SUAS TAREFAS:
• 1. Segundo o trecho sobre o catador de recicláveis torcedor do Atlético, quantos quilômetros separam a Vila Redenção do início da Avenida 24 de Outubro?
• 2. Dê continuidade ao trecho sobre o catador de recicláveis torcedor do Atlético a partir da última frase apresentada.

Sabia os nomes de todos os membros da equipe de Esportes da emissora. Nesta época recolhia material reciclável descartado pelos lojistas de Campinas, que costumavam guardar as caixas de papelão e os plásticos recicláveis para ele. Sua caminhada diária era longa.

Morava na Vila Redenção, que dista 16 quilômetros do início da Avenida 24 de Outubro, seu alvo diário para o trabalho e a sagrada visita ao Estádio Antônio Accioly, onde por muitas vezes deixou o carrinho, para dar uma esticada até o CT do Atlético, no setor Urias Magalhães.

No Atlético, era respeitado e tinha prestígio. Entrava para assistir os treinos, recebia convites para assistir aos jogos, doados pela diretoria.

Uma trombose na perna direita o obrigou a parar com as atividades como catador de recicláveis. A perna inchou, abriram algumas feridas, que nunca mais cicatrizaram. Pelo contrário tiveram crescimentos frequentes. A orientação médica era para que ficasse em casa, com a perna pra cima, orientação que nunca cumpriu.

Sem o carrinho aprendeu andar de ônibus e as andanças continuaram. Tinha os pontos basicamente marcados: Estádio Antônio Accioly, Avenida 24 de Outubro, Rádio 730, na Avenida Goiás (depois que o Sistema Sagres de Comunicação foi implantado e as instalações vieram para a Vila Santa, ele não nos visitou mais) e, naturalmente, o CT do Atlético, no Setor Urias Magalhães.

DADOS DO EXERCÍCIO:
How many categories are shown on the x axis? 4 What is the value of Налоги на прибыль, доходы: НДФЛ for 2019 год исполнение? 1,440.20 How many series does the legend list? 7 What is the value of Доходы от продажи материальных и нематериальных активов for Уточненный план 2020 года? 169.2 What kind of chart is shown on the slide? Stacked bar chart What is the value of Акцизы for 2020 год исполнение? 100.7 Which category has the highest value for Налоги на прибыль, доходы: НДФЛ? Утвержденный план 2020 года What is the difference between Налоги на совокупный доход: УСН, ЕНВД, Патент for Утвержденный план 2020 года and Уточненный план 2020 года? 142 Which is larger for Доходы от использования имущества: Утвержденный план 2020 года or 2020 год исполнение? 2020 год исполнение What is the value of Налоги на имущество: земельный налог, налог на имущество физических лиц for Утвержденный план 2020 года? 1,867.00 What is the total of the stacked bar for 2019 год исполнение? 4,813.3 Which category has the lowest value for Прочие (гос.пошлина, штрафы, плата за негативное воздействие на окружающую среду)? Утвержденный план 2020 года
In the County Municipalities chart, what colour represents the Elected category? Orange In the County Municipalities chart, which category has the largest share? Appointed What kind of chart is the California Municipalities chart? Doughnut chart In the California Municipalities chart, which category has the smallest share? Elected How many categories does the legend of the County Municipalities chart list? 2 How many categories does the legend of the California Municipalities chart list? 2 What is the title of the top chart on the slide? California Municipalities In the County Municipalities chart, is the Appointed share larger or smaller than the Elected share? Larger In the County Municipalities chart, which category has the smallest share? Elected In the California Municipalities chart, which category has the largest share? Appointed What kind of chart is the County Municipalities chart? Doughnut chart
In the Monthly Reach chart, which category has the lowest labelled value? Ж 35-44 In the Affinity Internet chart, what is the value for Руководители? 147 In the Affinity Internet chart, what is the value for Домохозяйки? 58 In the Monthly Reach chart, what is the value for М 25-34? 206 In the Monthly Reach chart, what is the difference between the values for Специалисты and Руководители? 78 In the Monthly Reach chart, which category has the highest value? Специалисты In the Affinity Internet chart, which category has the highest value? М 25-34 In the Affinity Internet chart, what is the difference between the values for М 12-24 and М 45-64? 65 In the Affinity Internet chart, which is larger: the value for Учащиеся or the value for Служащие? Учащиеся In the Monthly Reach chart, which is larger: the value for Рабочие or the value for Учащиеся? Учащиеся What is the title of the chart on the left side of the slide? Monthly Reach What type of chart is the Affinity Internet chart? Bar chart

TAREFAS RESOLVIDAS:
• 1. 16 quilômetros.

• 2.
Neste estágio o rádio diminuiu de tamanho – cabia no bolso, mas a sintonia não: Estava sempre na faixa AM, na frequência 730.

Nos pontos preferidos para as andanças ele ganhava a vida. Nunca pedia o dinheiro, mas a concessão de um vale: “Faz um vale de 10 aí pra mim”. Nunca vi ninguém negar os 10 reais. Às vezes pedia valores maiores para comprar chinela, a bolsa onde carregava os pertences, os medicamentos. Mas o valor padrão era 10 reais. Só não ia aos jogos do Atlético quando a equipe jogava fora do estado. No interior, aparecia sempre no estádio e na maioria das vezes, ia de ônibus e voltava de carona, ora com torcedores, ora no ônibus do Atlético.

No dia 8 de outubro de 2011, o Atlético participou de um jogo histórico, pelo Campeonato Brasileiro da Série A. O Clube enfrentou o Corinthians, no Estádio do Pacaembu, em São Paulo. A partida dominava os assuntos na mídia. Adriano Imperador estrearia com a camisa do Coringão.

A diretoria do Atlético decidiu levar como convidado do Clube, o torcedor Divino Donizete de Jesus, para fazer parte da delegação. Ganhou roupas novas, viajou no mesmo vôo, ficou hospedado no mesmo hotel que os jogadores, cumpriu toda a trajetória da logística do evento junto com a delegação. “Foi uma das atitudes mais justas e gratificantes que o Atlético já fez. Era emocionante olhar a alegria saltando dos olhos do Divino, que foi muito respeitado pelos jogadores, comissão técnica, diretoria e demais membros ao estafe” – diz Adson Batista, atual presidente do Atlético, que na época era diretor de Futebol.

Esta viagem foi tema de uma matéria especial do nosso site e ainda hoje pode ser encontrada aqui, com o título “Atlético pronto para partida, com torcedor ilustre na viagem”.

Hoje, nas redes sociais do Clube, foi publicada a seguinte nota: “Hoje perdemos um dos torcedores mais simbólicos do Atlético, o Divinão. Que Deus o receba de braços abertos e que lá de cima ele continue torcendo pelo Dragão”.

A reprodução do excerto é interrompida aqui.